── Task inputs
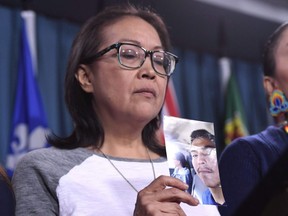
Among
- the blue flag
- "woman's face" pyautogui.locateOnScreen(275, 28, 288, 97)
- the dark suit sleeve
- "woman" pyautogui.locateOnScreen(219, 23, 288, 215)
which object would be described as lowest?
the blue flag

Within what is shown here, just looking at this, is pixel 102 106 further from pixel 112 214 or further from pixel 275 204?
pixel 275 204

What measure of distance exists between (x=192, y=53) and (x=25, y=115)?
1786 mm

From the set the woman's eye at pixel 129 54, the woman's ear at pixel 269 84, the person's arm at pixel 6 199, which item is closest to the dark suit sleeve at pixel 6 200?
the person's arm at pixel 6 199

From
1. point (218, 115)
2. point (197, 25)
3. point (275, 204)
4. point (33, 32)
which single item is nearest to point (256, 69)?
point (218, 115)

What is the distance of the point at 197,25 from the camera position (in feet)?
12.7

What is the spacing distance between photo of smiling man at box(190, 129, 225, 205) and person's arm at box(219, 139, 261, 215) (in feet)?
1.24

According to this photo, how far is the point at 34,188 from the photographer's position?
1160 mm

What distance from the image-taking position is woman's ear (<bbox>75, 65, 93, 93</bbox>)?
4.54ft

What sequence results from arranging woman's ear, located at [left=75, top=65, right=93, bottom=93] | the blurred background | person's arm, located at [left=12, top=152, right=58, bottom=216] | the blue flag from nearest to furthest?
person's arm, located at [left=12, top=152, right=58, bottom=216] < woman's ear, located at [left=75, top=65, right=93, bottom=93] < the blue flag < the blurred background

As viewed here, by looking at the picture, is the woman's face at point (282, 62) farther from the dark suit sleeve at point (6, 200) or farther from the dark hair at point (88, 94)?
the dark suit sleeve at point (6, 200)

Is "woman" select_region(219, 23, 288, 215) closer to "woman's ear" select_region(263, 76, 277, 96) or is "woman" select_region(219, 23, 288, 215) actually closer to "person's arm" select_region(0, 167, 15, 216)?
"woman's ear" select_region(263, 76, 277, 96)

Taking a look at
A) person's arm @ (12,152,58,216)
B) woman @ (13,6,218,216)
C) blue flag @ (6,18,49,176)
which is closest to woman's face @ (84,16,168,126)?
woman @ (13,6,218,216)

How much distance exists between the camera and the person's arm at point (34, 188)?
114 centimetres

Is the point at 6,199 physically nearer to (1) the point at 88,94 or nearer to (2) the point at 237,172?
(1) the point at 88,94
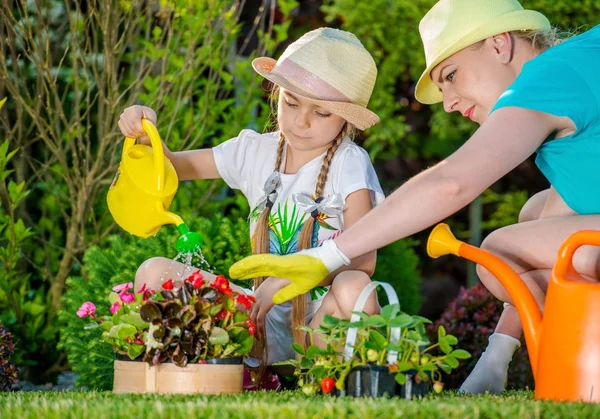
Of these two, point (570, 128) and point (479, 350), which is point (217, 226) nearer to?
point (479, 350)

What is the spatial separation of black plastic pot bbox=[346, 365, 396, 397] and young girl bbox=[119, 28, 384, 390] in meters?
0.59

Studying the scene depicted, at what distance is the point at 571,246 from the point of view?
212 cm

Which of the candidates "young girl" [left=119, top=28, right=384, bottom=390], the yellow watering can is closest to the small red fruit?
"young girl" [left=119, top=28, right=384, bottom=390]

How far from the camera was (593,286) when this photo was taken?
2.10 meters

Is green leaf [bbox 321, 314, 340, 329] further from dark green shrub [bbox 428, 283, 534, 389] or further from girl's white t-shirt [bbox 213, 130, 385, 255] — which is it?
dark green shrub [bbox 428, 283, 534, 389]

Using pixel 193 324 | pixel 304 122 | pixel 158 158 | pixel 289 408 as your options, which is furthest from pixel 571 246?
pixel 158 158

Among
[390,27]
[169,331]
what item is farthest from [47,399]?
[390,27]

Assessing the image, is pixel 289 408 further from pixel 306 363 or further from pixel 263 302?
pixel 263 302

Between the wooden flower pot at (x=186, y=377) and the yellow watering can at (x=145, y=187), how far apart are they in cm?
46

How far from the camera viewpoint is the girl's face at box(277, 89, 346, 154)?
9.46ft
────
*What to do*: Quote the whole listing above word for word, and leave out the pictures.

*Written solution*:
Among
- the blue flag
- "woman's face" pyautogui.locateOnScreen(275, 28, 288, 97)
- the dark suit sleeve
- "woman" pyautogui.locateOnScreen(219, 23, 288, 215)
which object would be described as lowest?
the blue flag

Within what is shown here, just looking at this, is pixel 102 106 further from pixel 112 214 or further from pixel 275 204?
pixel 275 204

What measure of distance exists between (x=192, y=53) and (x=25, y=115)?
1786 mm

From the set the woman's eye at pixel 129 54, the woman's ear at pixel 269 84, the person's arm at pixel 6 199, which item is closest to the dark suit sleeve at pixel 6 200?
the person's arm at pixel 6 199

From
1. point (218, 115)
2. point (197, 25)
3. point (275, 204)
4. point (33, 32)
which single item is nearest to point (256, 69)?
point (218, 115)

What is the distance of the point at 197,25 from the camera position (in feet)?
12.7

What is the spacing distance between photo of smiling man at box(190, 129, 225, 205) and person's arm at box(219, 139, 261, 215) (in feet)?
1.24

According to this photo, how far is the point at 34,188 from the photographer's position?
1160 mm

What distance from the image-taking position is woman's ear (<bbox>75, 65, 93, 93</bbox>)?
4.54ft

What sequence results from arranging woman's ear, located at [left=75, top=65, right=93, bottom=93] | the blurred background | person's arm, located at [left=12, top=152, right=58, bottom=216] | the blue flag from nearest to furthest?
person's arm, located at [left=12, top=152, right=58, bottom=216] < woman's ear, located at [left=75, top=65, right=93, bottom=93] < the blue flag < the blurred background

As viewed here, by looking at the picture, is the woman's face at point (282, 62) farther from the dark suit sleeve at point (6, 200) or farther from the dark hair at point (88, 94)?
the dark suit sleeve at point (6, 200)

Is "woman" select_region(219, 23, 288, 215) closer to "woman's ear" select_region(263, 76, 277, 96) or is "woman" select_region(219, 23, 288, 215) actually closer to "person's arm" select_region(0, 167, 15, 216)?
"woman's ear" select_region(263, 76, 277, 96)

Taking a look at
A) person's arm @ (12,152,58,216)
B) woman @ (13,6,218,216)
C) blue flag @ (6,18,49,176)
which is closest to woman's face @ (84,16,168,126)?
woman @ (13,6,218,216)

How much distance exists between the camera and the person's arm at point (34, 188)?
114 centimetres

Is the point at 6,199 physically nearer to (1) the point at 88,94 or nearer to (2) the point at 237,172?
(1) the point at 88,94
Of these two, point (570, 128) and point (479, 350), which is point (217, 226) nearer to?
point (479, 350)

What is the spatial separation of black plastic pot bbox=[346, 365, 396, 397] and young girl bbox=[119, 28, 384, 390] in meters?
0.59

Studying the scene depicted, at what distance is the point at 571,246 from the point of view?
212 cm

Which of the candidates "young girl" [left=119, top=28, right=384, bottom=390], the yellow watering can is closest to the small red fruit?
"young girl" [left=119, top=28, right=384, bottom=390]

How far from the camera was (593,286) when this photo was taken?
2.10 meters

Is green leaf [bbox 321, 314, 340, 329] further from dark green shrub [bbox 428, 283, 534, 389] or further from girl's white t-shirt [bbox 213, 130, 385, 255] — which is it?
dark green shrub [bbox 428, 283, 534, 389]

Using pixel 193 324 | pixel 304 122 | pixel 158 158 | pixel 289 408 as your options, which is furthest from pixel 571 246?
pixel 158 158

Among
[390,27]
[169,331]
what item is farthest from [47,399]?
[390,27]

Assessing the image, is pixel 289 408 further from pixel 306 363 or further from pixel 263 302?
pixel 263 302

Between the wooden flower pot at (x=186, y=377) and the yellow watering can at (x=145, y=187), how far apart are they in cm?
46

How far from the camera viewpoint is the girl's face at box(277, 89, 346, 154)?
9.46ft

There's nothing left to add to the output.